-- Start of Quoted text --

And not to be over-looked considerable advances in aeronautics!

And construction and maintenance of the Hubble Space telescope, the design and implementation of the new Webb Space telescope, and support of countless astronomical observatories around the world.

I must also include major research initiatives at varies universities throughout the U.S.

========================

NASA's Prophet Will Give You Nightmares

http://www.slate.com/id/2242201

<<snip>>

The global-warming deniers have claimed for years that the overwhelming scientific consensus on this issue exists only because climate scientists are rewarded for making "alarmist" or "hysterical" claims. Hansen's story shows this is the opposite of the truth. The pressure is, in reality, to make scientists play down their claims. Think of it as the real Climategate.
...

-- End of Quoted text --
-- Start of Extracted records --

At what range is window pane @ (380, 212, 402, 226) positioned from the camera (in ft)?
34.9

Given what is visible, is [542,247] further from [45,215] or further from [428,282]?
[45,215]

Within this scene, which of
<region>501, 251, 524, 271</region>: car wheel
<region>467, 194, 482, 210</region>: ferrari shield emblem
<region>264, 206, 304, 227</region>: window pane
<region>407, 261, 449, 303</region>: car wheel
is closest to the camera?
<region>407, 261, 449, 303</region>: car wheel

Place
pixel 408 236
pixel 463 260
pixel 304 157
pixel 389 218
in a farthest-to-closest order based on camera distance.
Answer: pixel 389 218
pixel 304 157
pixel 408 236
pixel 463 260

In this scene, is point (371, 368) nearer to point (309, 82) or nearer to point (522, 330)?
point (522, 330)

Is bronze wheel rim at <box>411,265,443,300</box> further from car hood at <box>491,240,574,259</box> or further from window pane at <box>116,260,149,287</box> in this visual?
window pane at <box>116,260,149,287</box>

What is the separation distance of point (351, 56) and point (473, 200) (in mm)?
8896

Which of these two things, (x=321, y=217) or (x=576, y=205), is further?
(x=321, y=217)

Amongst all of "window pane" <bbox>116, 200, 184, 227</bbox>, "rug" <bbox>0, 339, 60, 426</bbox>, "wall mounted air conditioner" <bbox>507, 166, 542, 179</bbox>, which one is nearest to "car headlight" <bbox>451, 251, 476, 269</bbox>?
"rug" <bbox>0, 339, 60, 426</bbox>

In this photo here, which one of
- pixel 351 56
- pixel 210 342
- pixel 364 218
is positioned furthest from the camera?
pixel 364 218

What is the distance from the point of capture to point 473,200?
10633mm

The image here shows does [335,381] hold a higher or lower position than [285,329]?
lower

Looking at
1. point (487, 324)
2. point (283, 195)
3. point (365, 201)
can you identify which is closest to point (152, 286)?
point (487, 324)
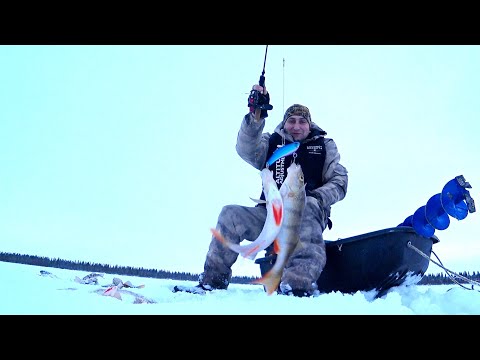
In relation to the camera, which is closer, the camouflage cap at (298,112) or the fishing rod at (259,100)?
the fishing rod at (259,100)

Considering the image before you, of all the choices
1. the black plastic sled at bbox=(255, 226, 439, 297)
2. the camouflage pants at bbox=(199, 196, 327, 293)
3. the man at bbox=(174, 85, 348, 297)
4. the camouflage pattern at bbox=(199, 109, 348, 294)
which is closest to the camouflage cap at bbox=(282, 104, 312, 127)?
the man at bbox=(174, 85, 348, 297)

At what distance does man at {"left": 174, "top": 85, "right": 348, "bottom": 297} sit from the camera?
374cm

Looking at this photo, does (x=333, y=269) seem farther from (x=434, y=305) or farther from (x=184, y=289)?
(x=184, y=289)

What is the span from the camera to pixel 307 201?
4.04 m

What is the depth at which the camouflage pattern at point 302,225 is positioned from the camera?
146 inches

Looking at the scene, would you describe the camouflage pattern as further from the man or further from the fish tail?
the fish tail

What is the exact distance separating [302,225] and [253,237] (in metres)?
0.62

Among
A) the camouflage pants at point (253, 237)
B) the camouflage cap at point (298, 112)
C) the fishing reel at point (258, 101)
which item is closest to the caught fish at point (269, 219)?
the camouflage pants at point (253, 237)

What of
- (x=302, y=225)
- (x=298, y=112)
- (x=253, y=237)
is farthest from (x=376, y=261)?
(x=298, y=112)

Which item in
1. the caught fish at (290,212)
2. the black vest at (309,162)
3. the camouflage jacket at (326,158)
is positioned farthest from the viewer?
the black vest at (309,162)

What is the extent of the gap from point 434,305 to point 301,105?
99.3 inches

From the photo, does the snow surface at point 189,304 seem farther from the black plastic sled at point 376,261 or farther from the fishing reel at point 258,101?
the fishing reel at point 258,101

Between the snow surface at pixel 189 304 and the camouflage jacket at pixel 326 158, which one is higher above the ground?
the camouflage jacket at pixel 326 158

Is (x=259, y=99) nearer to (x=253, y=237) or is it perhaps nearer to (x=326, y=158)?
(x=326, y=158)
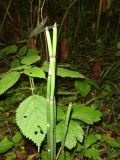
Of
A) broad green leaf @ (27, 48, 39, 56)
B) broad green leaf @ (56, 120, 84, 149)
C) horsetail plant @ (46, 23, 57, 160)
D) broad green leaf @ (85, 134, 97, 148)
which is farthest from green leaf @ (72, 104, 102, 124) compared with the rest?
broad green leaf @ (27, 48, 39, 56)

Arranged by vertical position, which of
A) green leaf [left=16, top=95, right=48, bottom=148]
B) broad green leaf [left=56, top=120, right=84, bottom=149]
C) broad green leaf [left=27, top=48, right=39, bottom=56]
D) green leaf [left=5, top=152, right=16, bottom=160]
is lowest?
green leaf [left=5, top=152, right=16, bottom=160]

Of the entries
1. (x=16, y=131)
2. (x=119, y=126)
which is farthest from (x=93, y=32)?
(x=16, y=131)

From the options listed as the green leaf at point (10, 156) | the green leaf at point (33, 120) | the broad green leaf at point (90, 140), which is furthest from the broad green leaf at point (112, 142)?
the green leaf at point (33, 120)

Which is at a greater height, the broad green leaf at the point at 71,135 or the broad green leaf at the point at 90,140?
the broad green leaf at the point at 71,135

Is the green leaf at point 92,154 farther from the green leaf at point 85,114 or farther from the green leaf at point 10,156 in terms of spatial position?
the green leaf at point 10,156

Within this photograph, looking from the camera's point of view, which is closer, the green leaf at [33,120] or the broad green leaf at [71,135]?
the green leaf at [33,120]

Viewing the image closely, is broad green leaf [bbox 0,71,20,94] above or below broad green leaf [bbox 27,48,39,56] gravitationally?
above

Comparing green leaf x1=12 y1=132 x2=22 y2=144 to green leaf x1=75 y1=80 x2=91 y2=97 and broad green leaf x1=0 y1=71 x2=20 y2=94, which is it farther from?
broad green leaf x1=0 y1=71 x2=20 y2=94
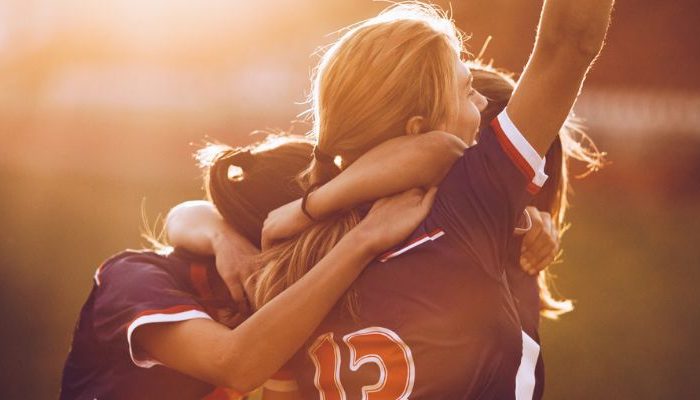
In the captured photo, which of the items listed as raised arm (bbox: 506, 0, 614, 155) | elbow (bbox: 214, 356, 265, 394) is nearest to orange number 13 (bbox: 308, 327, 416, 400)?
elbow (bbox: 214, 356, 265, 394)

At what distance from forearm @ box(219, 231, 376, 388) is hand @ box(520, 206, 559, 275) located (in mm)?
764

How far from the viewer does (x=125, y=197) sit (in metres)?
11.4

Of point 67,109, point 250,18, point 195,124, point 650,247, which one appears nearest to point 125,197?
point 195,124

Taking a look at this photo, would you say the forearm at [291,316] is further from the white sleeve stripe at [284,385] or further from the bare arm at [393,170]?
the white sleeve stripe at [284,385]

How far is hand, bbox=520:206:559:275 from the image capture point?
94.4 inches

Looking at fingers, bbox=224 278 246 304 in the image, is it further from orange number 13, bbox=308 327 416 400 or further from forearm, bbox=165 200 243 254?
orange number 13, bbox=308 327 416 400

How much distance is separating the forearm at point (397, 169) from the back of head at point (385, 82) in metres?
0.05

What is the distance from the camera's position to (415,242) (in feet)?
5.70

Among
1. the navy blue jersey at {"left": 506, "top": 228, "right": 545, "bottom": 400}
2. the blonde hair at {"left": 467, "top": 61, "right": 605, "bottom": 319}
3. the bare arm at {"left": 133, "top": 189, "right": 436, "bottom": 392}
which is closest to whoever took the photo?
the bare arm at {"left": 133, "top": 189, "right": 436, "bottom": 392}

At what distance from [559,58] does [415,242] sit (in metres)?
0.48

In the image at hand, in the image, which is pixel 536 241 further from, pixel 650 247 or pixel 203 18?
pixel 203 18

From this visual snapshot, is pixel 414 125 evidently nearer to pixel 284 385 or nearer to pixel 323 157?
pixel 323 157

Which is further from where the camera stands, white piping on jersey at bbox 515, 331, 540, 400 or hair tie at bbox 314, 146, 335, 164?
hair tie at bbox 314, 146, 335, 164

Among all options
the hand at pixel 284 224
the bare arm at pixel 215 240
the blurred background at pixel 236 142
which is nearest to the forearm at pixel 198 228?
the bare arm at pixel 215 240
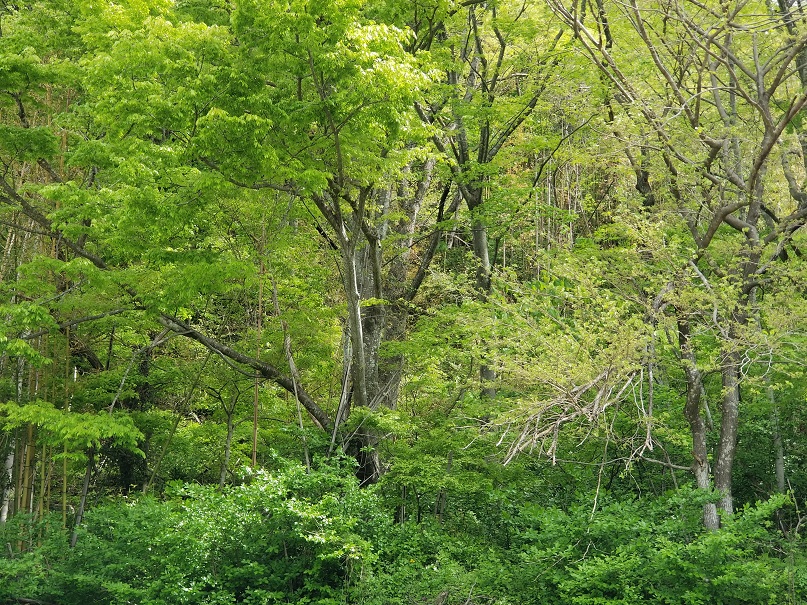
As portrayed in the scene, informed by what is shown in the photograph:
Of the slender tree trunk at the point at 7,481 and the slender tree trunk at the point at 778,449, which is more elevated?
the slender tree trunk at the point at 778,449

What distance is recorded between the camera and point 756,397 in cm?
910

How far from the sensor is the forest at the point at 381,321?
7.02m

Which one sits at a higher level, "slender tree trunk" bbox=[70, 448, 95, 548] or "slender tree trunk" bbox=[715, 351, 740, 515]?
"slender tree trunk" bbox=[715, 351, 740, 515]

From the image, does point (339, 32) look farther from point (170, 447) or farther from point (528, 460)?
point (170, 447)

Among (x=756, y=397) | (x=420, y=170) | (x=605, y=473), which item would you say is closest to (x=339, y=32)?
(x=420, y=170)

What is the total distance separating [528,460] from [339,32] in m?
5.38

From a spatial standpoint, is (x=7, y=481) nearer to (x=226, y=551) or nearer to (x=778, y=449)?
(x=226, y=551)

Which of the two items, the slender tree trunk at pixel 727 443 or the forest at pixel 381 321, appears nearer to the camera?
the forest at pixel 381 321

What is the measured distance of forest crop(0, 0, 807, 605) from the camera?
702 centimetres

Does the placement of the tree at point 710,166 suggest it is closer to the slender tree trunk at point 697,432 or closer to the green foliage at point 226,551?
the slender tree trunk at point 697,432

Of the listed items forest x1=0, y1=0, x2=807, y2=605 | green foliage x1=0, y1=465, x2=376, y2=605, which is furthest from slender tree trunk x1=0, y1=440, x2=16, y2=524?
green foliage x1=0, y1=465, x2=376, y2=605

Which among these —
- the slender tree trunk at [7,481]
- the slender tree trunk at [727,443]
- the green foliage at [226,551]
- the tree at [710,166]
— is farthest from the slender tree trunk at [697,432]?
the slender tree trunk at [7,481]

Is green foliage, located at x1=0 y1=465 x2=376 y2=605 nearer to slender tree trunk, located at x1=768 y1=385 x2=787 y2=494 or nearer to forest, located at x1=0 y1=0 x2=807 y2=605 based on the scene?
forest, located at x1=0 y1=0 x2=807 y2=605

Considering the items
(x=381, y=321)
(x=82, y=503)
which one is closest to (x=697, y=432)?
(x=381, y=321)
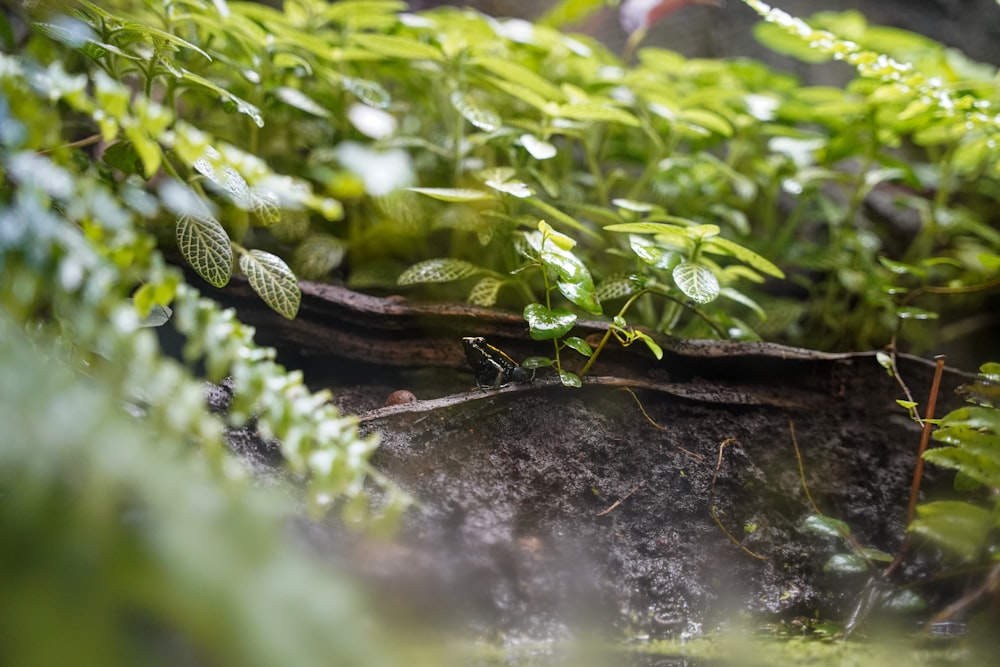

-- End of Extracted records --

What is asked:
1. According to the NASA passage, what is the real pressure on scientists?
2. Set down the part of the NASA passage that begins at the words "And not to be" and stops after "throughout the U.S.", copying it word for word.

Solutions for each task:
1. The pressure is to make scientists play down their claims.

2.
And not to be over-looked considerable advances in aeronautics!

And construction and maintenance of the Hubble Space telescope, the design and implementation of the new Webb Space telescope, and support of countless astronomical observatories around the world.

I must also include major research initiatives at varies universities throughout the U.S.